University of Sydney Supports Students With Innovative Ideas by Developing NewEntrepreneurship Program

university of sydney

The University of Sydney (USYD) will start offering a new course in innovation and entrepreneurship for law, science, engineering, arts, and architecture students in a bid to help them develop their business ideas.

According to the university professor, Leanne Cutcher, the new course is set to be led by the business school and will also be offered to undergraduates in five other faculties.

“We’ve developed the first cross-faculty innovation and entrepreneurship major, which means students across six different faculties will be able to learn about how to be innovative and entrepreneurial,” Professor Cutcher said.

She further proceeded to say that undergraduates would benefit from the program, learning how to develop a business idea in an entrepreneurial way. More than 1000 university alumni, students, and staff participated in the Genesis program and created more than $55 million in revenue, establishing jobs for more than 900 people.

In 2017, LIVIA Wang and her business partner, Warren Liu, came together to found Access Corporate Group, with nearly 2,000 workers. 

She and Liu started marketing international brands to China after collecting a master’s degree in Strategic, Public Relations at the University of Sydney. They now support new start-ups through the Sydney Genesis program, which is open to all staff, students, and alumni of USYD.

Wang said that while the pandemic struck and created challenges yet it had not disabled innovation, which she aims to promote by supporting the Genesis program.

When sharing her story, Ms. Wang says that she moved from Taiwan in 2008, when she met Liu at university and decided to co-found with two other partners their late company. She had been struggling to be hired after graduation, but in 2012, she started promoting Australian products to China, which led to many businesses willing to work with her.

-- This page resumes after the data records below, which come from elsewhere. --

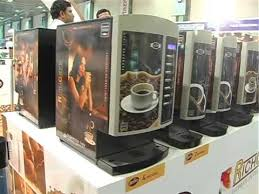 Coffee Vending Machine Premix Powder Beauteous Coffee Vending Machine YouTube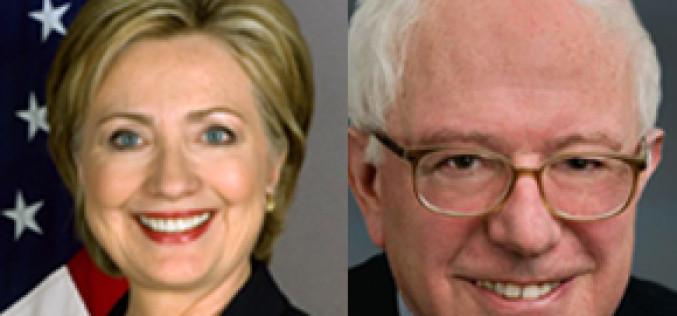 Sanders y Clinton apelan a la fuerza joven latina para obtener victoria en Nevada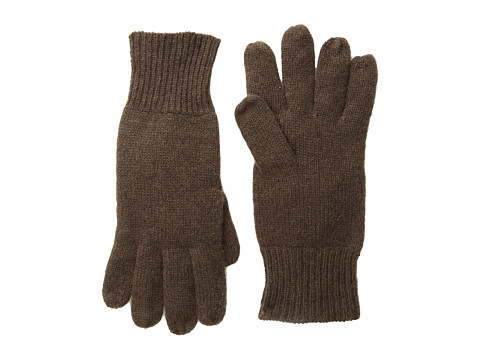 Hat Attack - Cashmere Glove (Chocolate) Dress Gloves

“Many brands were very keen to enter what they saw as a profitable potential market but were unsure how to establish a strong connection with the consumers. Today, we operate nearly 30 premium international brands in our portfolio, including leading cosmetic brand Napoleon Perdis,” Wang said.

The manager of the Sydney Genesis program, Alex Carpenter, claimed that the Genesis community is excited to collaborate with Wang and Liu.

“Start-ups are given the best chance of succeeding when they’re in a supportive environment, learning from experts in different fields,” Carpenter said.

According to him, their story proves that entrepreneurship is about bringing your unique expertise to a problem and contributing to the community.

Previously, the New South Wales government, in collaboration with Haymarket HQ, announced to be open for receiving start-up ideas to implement from all New South Wales students residing in or outside Australia. Participant students in the FFWD program would have free access to education modules, be guided by their mentors, and pitch their ideas to customers and investors.